“Yes,—he is beautiful as an angel.”
“I never saw a young man, really,” said the Mother Theresa. “Uncle Angelo was lame, and had gray hair; and papa was very fat, and had a red face. Perhaps he looks like our picture of Saint Sebastian;—I have often thought that I might be in danger of loving a young man that looked like him.”

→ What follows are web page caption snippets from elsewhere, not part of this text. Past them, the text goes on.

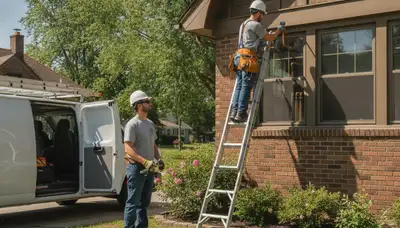 Plumbing repair service in Troy, MI for residential and commercial leak and pipe repairs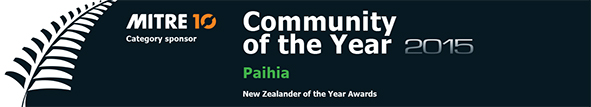 community-of-the-year-banner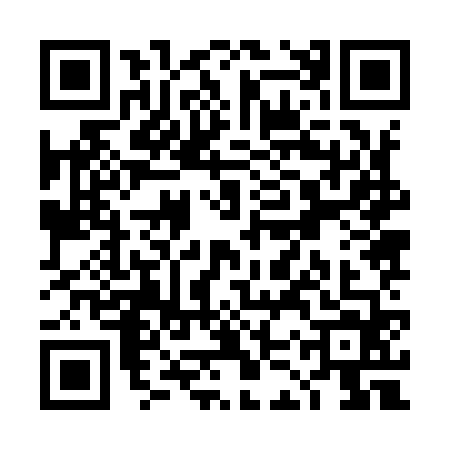 QR code for TKZ9646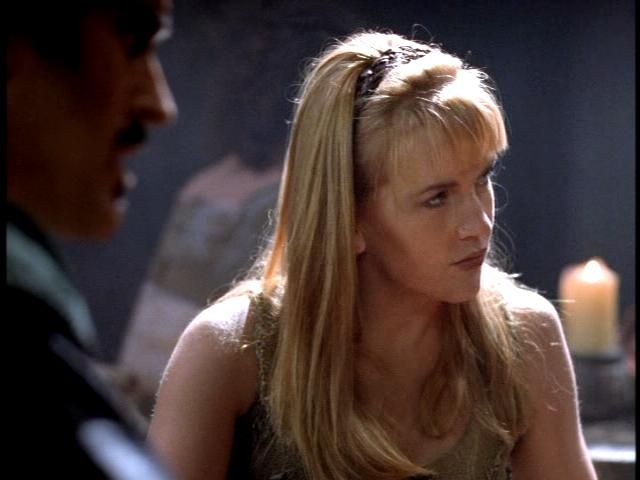 XENA-21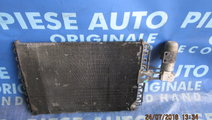 Radiator A.C Renault Laguna 2.0i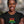 Garvey Women's tshirt
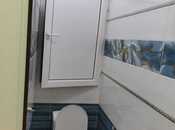 Продаётся 3-комн. вторичка 85 м², м. Ази Асланов, photo 4 from 8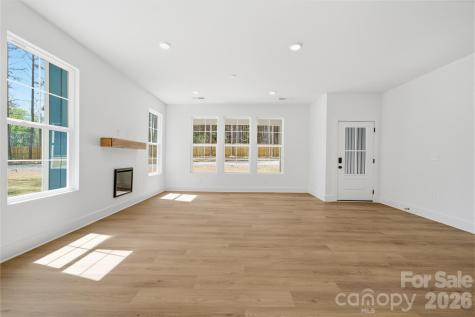 1412 Quiver Way York SC 29745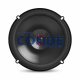 jgo-altavoz-jbl-stage3627--165mm--6930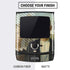 Grant Wood American Gothic Motorola RAZR Skin
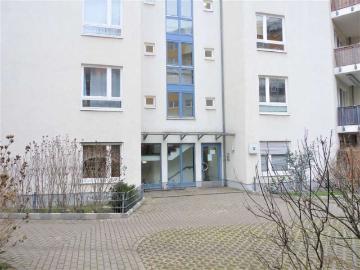 Wohnung zum Kaufen in Berlin 305.000,00 EUR 86.15 m²
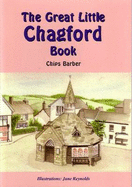 The great little Chagford book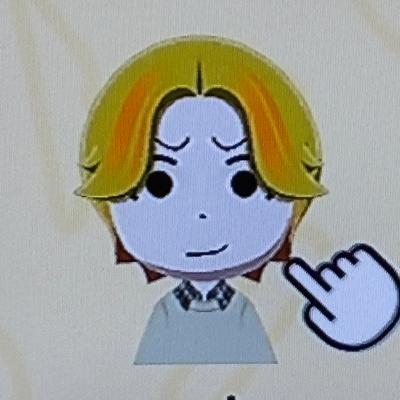 @doodles--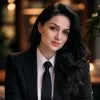 Nargiz Kochariyeva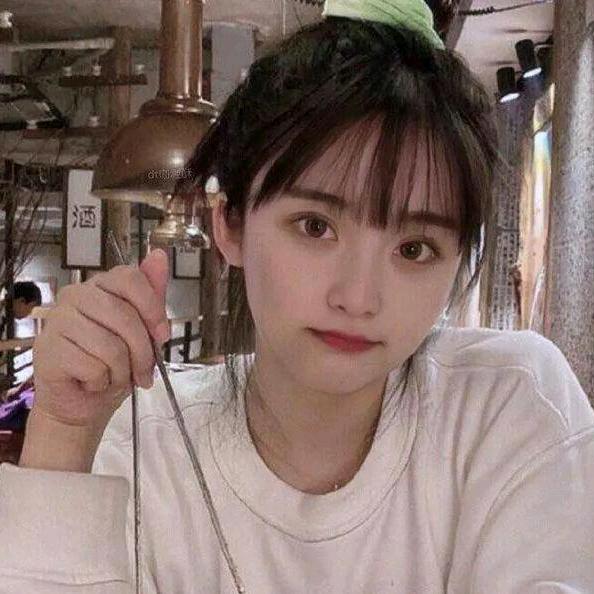 幸福园百货商行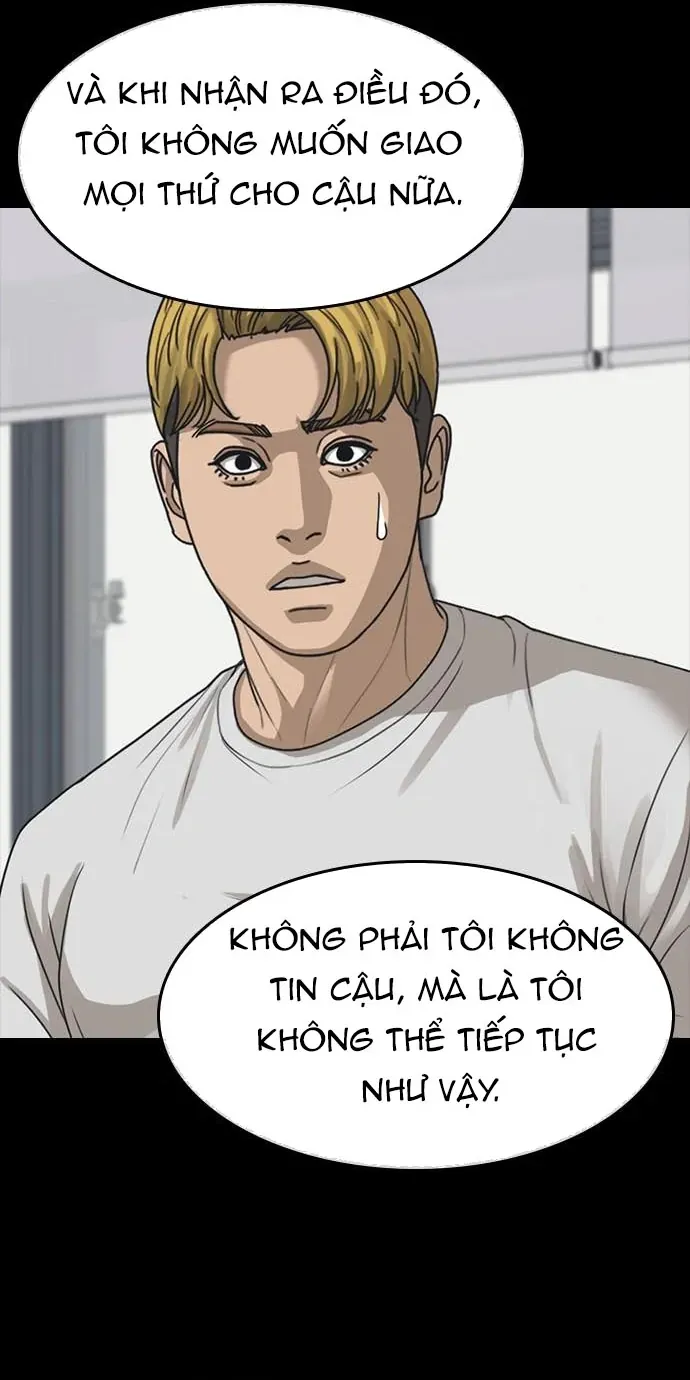 Những Mảnh Đời Tan Vỡ 2 Chapter 56 - 45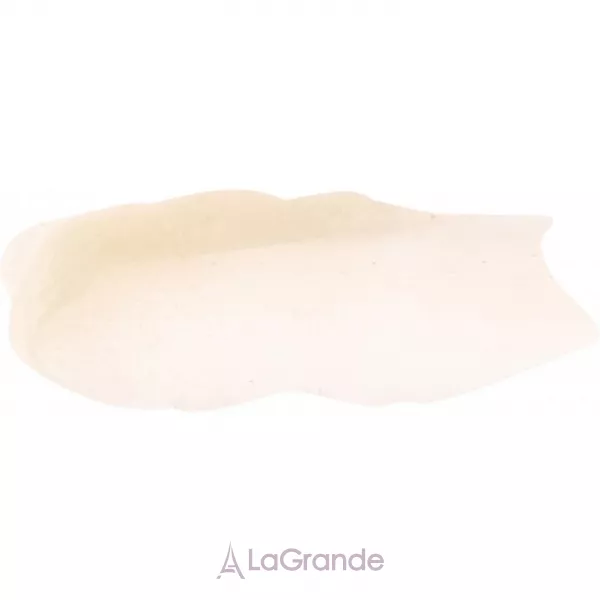 Mermade Champagne ������� ������� ��� ���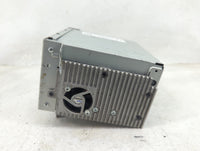 2013-2016 Chevrolet Cruze Radio AM FM Cd Player Receiver Replacement P/N:22976137 654663145 Fits Fits 2013 2014 2015 2016 OE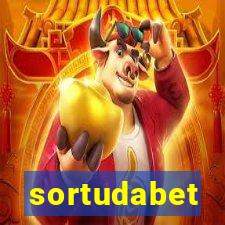 sortudabet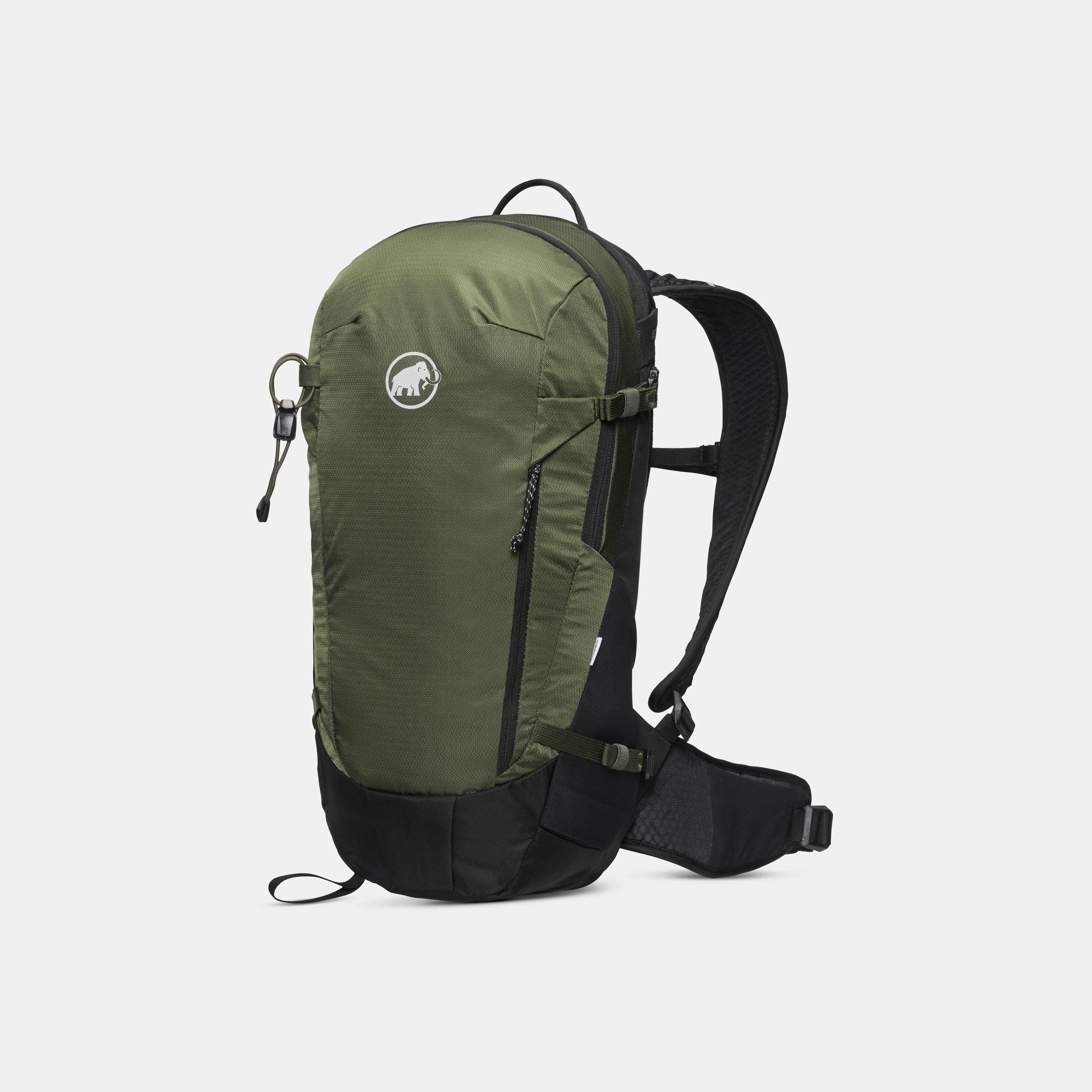 15 L
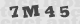 code image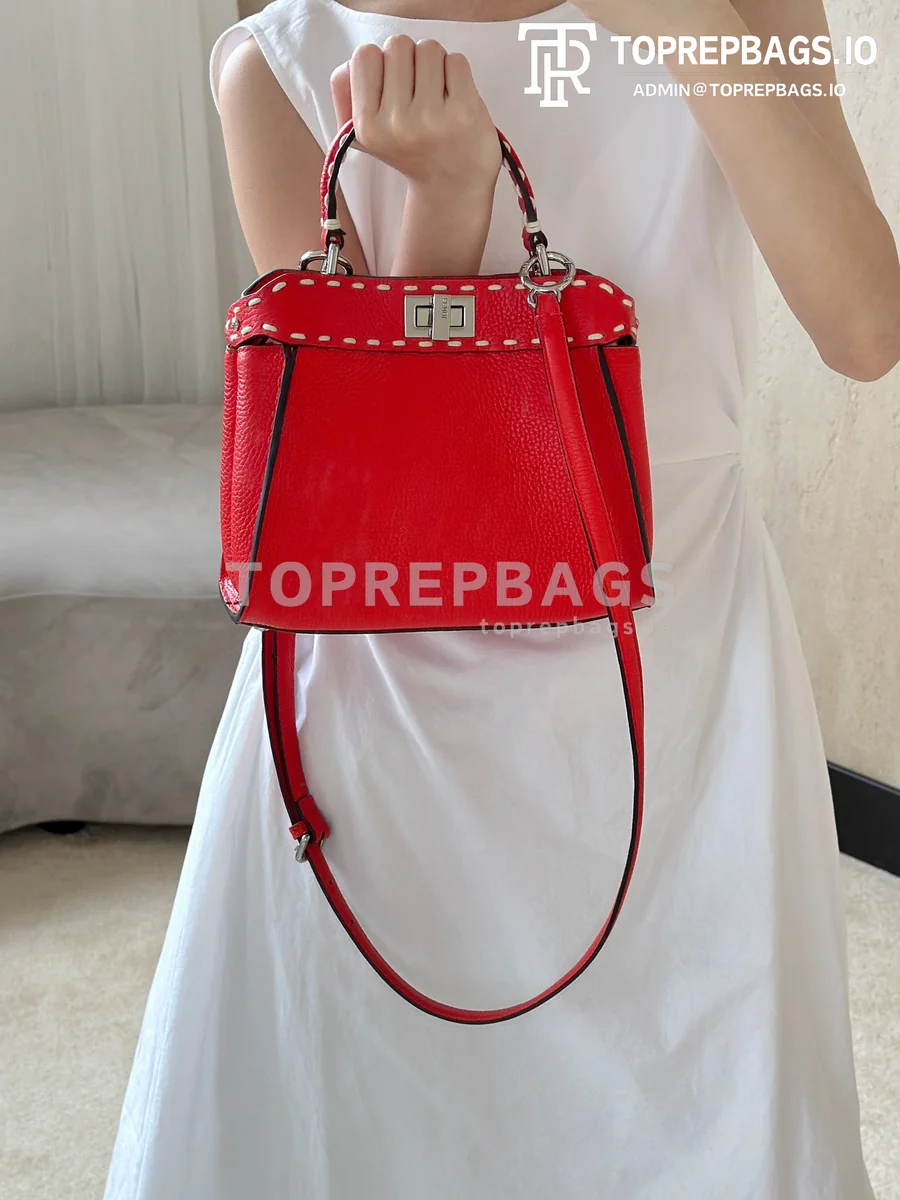 i1725268100_3625_3 Fendi Peekaboo in Red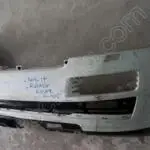 2013-2017 LANGE ROVER RANGE ROVER ÖN TAMPON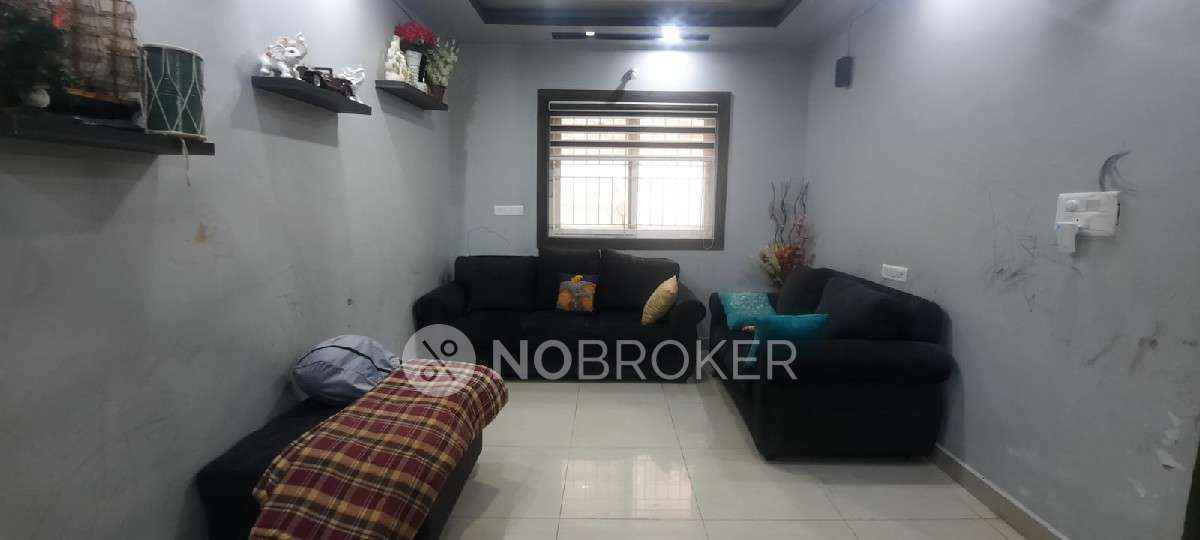 4 BHK Villa In Ars Bhavisha For Sale  In Sompura Gate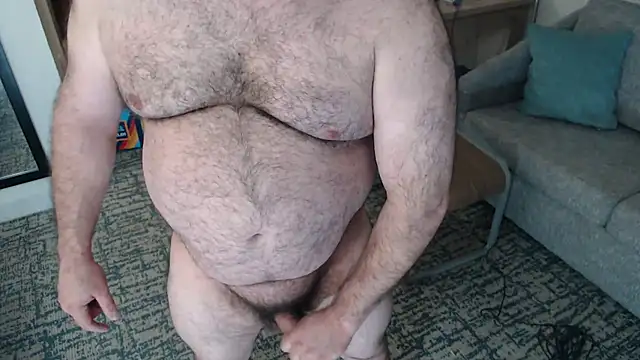 bullmusclejoe online show from 27, 10, 2025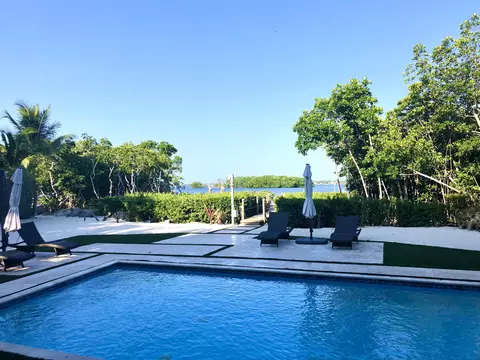 49 Mutiny Pl, Key Largo, FL 33037 photo 3
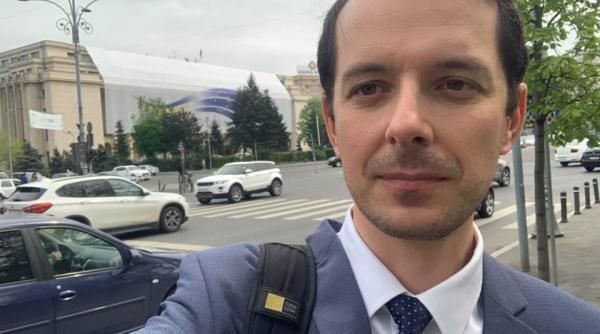 seidler suparat de facultatea pe care a facut o nu e buna le spun pe sleau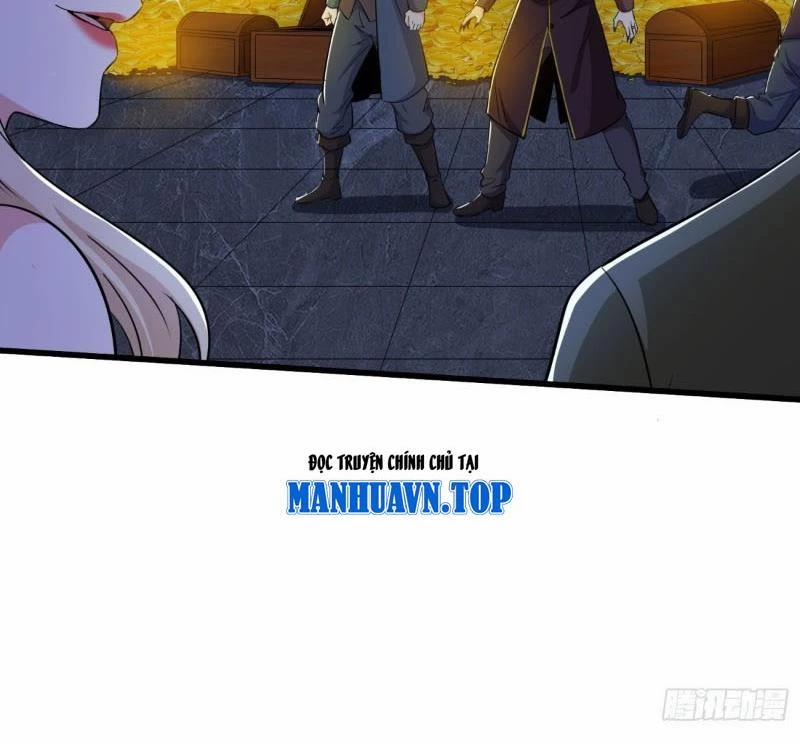 Câu Lạc Bộ Trao Đổi Nhân Sinh 64 trang 27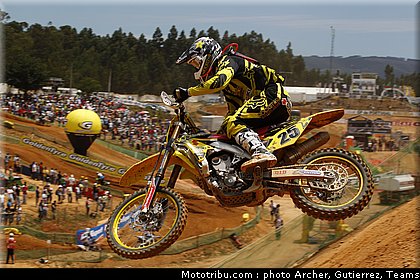 cross_desalle_13_portugal_agueda_2011.JPG
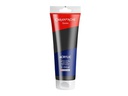 Caran d'Ache Acrylfarbe 250 ml, Schwarz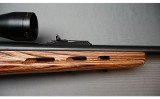Remington ~ 700 ~ 7mm Remington Magnum - Image 4 of 13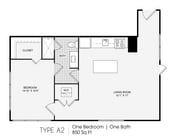 FP_BW-AlledOrionGroup-02.jpg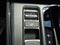 2026 Honda CR-V Hybrid Sport AWD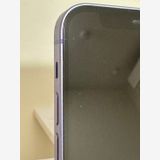 ��SIM�ե꡼ iPhone12mini 128GB �ѡ��ץ�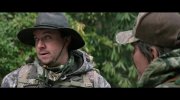 The Legacy of a Whitetail Deer Hunter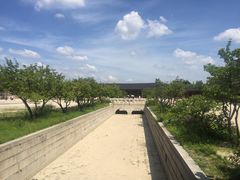 -景福宫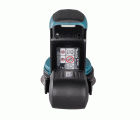 DBO180Z Lijadora rotorbital LXT®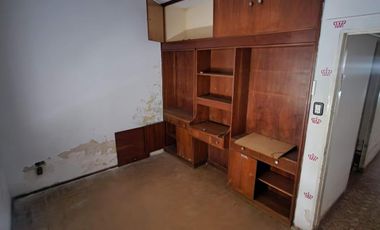 Casa en Las Delicias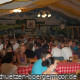 schuetzenverein-boergermor-schuetzenfest-2010-montag-57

“Oh, he is more beautiful than that picture or any picture!” said Agnes, fervently; “and, mother, though he is excommunicated, I can’t help feeling that he is as good as he is beautiful. My uncle had strong hopes that he should restore him to the True Church; and to pray for his soul I am going on this pilgrimage. Father Francesco says, if I will tear away and overcome this love, I shall gain so much merit that my prayers will have power to save his soul. Promise me, dear mother, that you and all the sisters will help me with your prayers;—help me to work out this great salvation, and then I shall be so glad to come back here and spend all my life in prayer!”
CHAPTER XXIV.
THE MOUNTAIN FORTRESS.
And so on a bright spring morning our pilgrims started. Whoever has traversed the road from Sorrento to Naples, that wonderful path along the high, rocky shores of the Mediterranean, must remember it only as a wild dream of enchantment. On one side lies the sea, shimmering in bands of blue, purple, and green to the swaying of gentle winds, exhibiting those magical shiftings and changes of color peculiar to these waves. Near the land its waters are of pale, transparent emerald, while farther out they deepen into blue and thence into a violet-purple, which again, towards the horizon-line, fades into misty pearl-color. The shores rise above the sea in wild, bold precipices, grottoed into fantastic caverns by the action of the waves, and presenting every moment some new variety of outline. As the path of the traveller winds round promontories whose mountain-heights are capped by white villages and silvery with olive-groves, he catches the enchanting sea-view, now at this point, and now at another, with Naples glimmering through the mists in the distance, and the purple sides of Vesuvius ever changing with streaks and veins of cloud-shadows, while silver vapors crown the summit. Above the road the steep hills seem piled up to the sky,—every spot terraced, and cultivated with some form of vegetable wealth, and the wild, untamable rocks garlanded over with golden broom, crimson gillyflowers, and a thousand other bright adornments. The road lies through villages whose gardens and orange-orchards fill the air with, sweet scents, and whose rose-hedges sometimes pour a perfect cascade of bloom and fragrance over the walls.